═════ Entries supplied ═════

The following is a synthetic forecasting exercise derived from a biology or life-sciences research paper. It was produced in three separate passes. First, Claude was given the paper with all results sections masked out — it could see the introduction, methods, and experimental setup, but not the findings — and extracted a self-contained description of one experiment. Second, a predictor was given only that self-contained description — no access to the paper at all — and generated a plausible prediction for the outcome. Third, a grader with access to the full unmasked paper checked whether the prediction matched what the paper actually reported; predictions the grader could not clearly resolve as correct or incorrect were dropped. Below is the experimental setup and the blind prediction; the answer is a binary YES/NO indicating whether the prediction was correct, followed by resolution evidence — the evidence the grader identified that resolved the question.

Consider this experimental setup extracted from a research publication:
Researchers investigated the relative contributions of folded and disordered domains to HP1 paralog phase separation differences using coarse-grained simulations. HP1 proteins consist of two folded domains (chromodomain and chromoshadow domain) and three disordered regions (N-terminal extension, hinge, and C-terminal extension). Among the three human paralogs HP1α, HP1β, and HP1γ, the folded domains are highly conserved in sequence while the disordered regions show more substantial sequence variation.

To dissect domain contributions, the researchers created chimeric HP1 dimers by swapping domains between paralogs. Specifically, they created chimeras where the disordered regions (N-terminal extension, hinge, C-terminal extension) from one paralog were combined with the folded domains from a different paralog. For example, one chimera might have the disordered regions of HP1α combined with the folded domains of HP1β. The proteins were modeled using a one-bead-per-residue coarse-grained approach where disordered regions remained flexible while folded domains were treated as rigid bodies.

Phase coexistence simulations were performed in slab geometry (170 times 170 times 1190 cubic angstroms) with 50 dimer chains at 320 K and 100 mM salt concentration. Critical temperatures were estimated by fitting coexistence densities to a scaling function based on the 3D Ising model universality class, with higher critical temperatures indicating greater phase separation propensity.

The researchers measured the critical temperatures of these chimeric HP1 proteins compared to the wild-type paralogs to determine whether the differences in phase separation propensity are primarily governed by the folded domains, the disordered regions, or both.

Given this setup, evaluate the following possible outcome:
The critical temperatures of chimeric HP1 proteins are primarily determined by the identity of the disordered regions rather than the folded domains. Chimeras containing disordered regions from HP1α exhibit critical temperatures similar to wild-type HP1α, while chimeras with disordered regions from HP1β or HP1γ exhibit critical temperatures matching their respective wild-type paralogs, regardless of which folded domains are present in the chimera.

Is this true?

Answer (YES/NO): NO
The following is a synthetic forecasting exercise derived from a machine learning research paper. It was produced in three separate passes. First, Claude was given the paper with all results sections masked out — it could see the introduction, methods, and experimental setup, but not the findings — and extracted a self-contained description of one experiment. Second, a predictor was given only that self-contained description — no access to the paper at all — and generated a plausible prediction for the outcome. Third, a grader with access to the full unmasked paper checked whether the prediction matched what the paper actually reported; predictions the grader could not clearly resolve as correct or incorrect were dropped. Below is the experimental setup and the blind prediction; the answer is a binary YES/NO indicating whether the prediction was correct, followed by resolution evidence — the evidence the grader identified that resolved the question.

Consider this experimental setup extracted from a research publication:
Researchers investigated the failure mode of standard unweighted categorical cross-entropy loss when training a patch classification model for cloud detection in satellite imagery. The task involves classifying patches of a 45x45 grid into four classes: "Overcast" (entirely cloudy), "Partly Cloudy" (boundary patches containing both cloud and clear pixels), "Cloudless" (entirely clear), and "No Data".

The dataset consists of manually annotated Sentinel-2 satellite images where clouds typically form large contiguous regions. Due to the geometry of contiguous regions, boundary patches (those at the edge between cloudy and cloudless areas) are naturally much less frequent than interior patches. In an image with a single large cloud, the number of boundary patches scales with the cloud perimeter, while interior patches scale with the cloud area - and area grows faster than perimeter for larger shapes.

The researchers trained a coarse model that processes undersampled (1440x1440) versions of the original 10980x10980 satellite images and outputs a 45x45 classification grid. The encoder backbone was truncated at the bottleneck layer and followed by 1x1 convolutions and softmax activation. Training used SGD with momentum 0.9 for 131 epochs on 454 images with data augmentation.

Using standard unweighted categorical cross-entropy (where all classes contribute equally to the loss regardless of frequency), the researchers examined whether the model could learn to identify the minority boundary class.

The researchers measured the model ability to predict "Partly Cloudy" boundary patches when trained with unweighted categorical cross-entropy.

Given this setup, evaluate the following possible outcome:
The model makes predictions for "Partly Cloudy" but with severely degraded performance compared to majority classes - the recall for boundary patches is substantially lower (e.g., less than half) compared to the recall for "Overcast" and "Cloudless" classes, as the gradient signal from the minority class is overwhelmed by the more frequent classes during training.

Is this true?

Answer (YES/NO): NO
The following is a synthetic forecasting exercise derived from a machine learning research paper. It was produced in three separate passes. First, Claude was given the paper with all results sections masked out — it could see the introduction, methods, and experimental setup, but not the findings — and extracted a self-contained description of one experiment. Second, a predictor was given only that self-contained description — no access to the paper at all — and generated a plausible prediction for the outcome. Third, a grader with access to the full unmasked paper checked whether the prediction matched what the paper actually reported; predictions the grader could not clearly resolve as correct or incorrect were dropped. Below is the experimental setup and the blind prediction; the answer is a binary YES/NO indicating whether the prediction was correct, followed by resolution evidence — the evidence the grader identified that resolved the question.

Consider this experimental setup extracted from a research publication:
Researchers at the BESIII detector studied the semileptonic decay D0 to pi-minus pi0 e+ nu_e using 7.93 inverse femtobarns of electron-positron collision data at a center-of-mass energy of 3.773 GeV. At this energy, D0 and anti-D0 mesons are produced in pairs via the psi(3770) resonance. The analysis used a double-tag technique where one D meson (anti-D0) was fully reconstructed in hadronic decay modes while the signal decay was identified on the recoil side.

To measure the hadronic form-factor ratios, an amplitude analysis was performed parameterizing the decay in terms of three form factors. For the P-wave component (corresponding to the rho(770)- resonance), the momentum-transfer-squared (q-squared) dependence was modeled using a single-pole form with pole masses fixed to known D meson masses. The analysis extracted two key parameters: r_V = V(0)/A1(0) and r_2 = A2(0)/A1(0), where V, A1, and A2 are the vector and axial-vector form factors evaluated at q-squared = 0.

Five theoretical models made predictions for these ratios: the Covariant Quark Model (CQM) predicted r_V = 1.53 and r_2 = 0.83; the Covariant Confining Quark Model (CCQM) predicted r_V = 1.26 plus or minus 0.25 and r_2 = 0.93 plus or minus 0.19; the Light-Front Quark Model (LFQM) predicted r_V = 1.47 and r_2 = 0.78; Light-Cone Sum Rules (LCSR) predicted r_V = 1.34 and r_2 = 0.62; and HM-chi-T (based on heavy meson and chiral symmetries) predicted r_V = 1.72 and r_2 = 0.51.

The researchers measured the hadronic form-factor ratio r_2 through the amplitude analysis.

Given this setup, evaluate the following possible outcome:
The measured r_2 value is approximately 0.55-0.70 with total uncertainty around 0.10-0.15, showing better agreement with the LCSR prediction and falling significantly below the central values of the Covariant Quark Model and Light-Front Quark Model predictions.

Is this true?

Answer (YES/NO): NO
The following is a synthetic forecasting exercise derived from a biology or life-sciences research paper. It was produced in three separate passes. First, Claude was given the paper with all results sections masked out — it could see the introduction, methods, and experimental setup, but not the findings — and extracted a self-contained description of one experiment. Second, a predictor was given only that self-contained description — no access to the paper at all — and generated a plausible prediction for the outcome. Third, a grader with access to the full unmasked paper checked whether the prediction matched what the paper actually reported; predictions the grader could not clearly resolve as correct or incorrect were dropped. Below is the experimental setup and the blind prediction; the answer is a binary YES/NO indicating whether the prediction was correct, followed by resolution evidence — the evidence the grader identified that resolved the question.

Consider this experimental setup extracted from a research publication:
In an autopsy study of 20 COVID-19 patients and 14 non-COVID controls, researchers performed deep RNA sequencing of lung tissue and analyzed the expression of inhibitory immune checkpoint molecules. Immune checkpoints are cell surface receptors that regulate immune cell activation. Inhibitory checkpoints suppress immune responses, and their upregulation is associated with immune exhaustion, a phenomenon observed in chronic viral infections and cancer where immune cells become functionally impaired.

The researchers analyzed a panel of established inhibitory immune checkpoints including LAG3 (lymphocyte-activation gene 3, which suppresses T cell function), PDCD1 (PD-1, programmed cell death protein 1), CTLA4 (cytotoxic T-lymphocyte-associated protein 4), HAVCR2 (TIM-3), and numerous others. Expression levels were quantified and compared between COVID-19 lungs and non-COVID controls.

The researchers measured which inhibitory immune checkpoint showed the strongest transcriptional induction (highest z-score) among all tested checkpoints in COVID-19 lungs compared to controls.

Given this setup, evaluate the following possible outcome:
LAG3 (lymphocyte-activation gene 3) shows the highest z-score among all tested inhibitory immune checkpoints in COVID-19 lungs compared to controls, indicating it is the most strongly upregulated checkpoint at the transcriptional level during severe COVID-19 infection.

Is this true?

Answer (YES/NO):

═════
═════ Entries supplied ═════

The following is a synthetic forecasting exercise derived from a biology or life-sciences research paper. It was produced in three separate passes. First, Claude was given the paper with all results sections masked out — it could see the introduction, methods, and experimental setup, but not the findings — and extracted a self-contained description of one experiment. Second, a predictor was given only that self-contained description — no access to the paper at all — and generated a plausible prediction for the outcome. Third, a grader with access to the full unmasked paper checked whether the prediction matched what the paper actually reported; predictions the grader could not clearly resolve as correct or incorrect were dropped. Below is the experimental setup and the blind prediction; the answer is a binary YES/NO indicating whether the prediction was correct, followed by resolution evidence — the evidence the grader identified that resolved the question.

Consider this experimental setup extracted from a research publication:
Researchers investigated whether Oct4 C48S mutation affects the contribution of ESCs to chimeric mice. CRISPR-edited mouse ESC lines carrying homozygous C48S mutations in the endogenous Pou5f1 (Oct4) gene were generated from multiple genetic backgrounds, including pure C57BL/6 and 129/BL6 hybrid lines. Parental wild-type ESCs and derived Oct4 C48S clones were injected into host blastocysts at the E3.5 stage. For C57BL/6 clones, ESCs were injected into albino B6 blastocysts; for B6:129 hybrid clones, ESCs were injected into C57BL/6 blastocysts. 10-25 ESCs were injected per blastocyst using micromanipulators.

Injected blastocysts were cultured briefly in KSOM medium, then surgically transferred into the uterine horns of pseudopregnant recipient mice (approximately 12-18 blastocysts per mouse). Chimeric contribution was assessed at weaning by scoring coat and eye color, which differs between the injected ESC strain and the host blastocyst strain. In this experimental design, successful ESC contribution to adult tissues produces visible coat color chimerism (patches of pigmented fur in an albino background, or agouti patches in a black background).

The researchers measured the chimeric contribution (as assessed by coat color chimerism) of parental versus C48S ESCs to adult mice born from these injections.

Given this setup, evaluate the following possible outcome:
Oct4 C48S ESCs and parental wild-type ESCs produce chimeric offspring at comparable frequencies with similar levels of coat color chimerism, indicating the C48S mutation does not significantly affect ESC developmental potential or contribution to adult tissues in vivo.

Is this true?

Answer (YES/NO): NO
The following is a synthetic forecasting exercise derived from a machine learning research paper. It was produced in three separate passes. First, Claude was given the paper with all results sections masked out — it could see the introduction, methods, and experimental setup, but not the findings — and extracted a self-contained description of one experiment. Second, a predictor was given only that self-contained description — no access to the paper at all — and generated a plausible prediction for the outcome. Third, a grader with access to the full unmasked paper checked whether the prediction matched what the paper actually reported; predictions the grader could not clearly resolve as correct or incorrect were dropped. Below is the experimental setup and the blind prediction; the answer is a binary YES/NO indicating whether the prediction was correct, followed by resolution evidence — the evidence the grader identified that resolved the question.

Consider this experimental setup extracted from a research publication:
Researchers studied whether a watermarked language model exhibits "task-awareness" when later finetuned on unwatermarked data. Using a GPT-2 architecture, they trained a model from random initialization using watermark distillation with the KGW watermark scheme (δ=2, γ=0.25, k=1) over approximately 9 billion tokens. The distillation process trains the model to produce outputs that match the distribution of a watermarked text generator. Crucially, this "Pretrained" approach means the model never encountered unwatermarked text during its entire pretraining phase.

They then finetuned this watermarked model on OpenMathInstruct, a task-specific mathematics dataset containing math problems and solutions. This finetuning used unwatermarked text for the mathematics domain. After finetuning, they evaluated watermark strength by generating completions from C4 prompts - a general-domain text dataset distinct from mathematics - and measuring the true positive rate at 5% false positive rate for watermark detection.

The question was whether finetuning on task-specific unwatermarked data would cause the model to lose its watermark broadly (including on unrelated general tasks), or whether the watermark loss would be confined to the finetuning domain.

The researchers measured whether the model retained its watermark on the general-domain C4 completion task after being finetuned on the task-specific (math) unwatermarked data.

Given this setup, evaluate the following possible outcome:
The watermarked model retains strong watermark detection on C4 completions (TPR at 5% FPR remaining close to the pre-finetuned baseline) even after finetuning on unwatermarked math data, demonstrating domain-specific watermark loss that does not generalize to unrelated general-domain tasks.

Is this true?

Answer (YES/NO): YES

═════
═════ Entries supplied ═════

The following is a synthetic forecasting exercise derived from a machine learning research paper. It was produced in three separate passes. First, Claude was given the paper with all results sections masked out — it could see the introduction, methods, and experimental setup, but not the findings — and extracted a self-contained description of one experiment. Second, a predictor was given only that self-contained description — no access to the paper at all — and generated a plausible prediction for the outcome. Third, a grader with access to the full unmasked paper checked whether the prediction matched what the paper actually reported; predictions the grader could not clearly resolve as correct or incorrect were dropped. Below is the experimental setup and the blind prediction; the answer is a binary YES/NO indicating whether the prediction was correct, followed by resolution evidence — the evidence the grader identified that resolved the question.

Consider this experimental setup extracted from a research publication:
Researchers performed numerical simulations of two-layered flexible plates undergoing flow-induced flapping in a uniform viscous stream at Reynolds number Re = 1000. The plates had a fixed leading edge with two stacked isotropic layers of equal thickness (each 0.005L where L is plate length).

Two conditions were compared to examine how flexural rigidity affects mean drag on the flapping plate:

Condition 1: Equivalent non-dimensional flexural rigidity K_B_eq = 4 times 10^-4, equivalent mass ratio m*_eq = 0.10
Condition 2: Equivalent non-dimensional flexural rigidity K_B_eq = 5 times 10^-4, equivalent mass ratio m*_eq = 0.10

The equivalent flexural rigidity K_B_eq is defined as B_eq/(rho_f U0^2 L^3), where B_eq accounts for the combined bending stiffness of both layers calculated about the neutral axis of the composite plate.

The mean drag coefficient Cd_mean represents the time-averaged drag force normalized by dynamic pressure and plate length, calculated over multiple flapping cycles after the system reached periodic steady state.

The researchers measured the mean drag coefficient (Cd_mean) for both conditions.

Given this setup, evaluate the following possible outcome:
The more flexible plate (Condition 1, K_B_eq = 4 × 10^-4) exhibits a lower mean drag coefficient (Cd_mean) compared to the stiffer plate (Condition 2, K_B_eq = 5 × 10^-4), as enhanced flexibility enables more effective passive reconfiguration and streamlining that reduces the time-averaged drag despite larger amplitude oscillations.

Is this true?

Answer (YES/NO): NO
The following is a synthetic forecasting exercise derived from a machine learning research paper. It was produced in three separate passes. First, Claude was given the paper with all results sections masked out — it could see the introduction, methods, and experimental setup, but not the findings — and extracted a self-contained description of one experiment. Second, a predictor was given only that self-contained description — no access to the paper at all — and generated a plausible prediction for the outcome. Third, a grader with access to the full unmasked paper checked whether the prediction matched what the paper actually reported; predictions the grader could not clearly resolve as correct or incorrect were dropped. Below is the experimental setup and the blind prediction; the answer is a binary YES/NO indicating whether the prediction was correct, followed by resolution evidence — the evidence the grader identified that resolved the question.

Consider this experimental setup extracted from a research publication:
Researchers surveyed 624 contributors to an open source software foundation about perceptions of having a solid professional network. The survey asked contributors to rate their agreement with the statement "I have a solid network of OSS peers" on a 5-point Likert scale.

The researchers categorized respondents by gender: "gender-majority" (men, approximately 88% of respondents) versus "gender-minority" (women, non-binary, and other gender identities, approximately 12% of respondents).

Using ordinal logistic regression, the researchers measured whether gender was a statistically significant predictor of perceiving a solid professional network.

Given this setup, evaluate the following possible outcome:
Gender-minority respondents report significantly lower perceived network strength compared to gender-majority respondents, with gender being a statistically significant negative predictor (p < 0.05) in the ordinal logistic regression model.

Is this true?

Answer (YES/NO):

═════

-- Task directions --
Gather all lines from the listing above in which "being" occurs.

-- Finished task --
The researchers measured whether the model retained its watermark on the general-domain C4 completion task after being finetuned on the task-specific (math) unwatermarked data.
Gender-minority respondents report significantly lower perceived network strength compared to gender-majority respondents, with gender being a statistically significant negative predictor (p < 0.05) in the ordinal logistic regression model.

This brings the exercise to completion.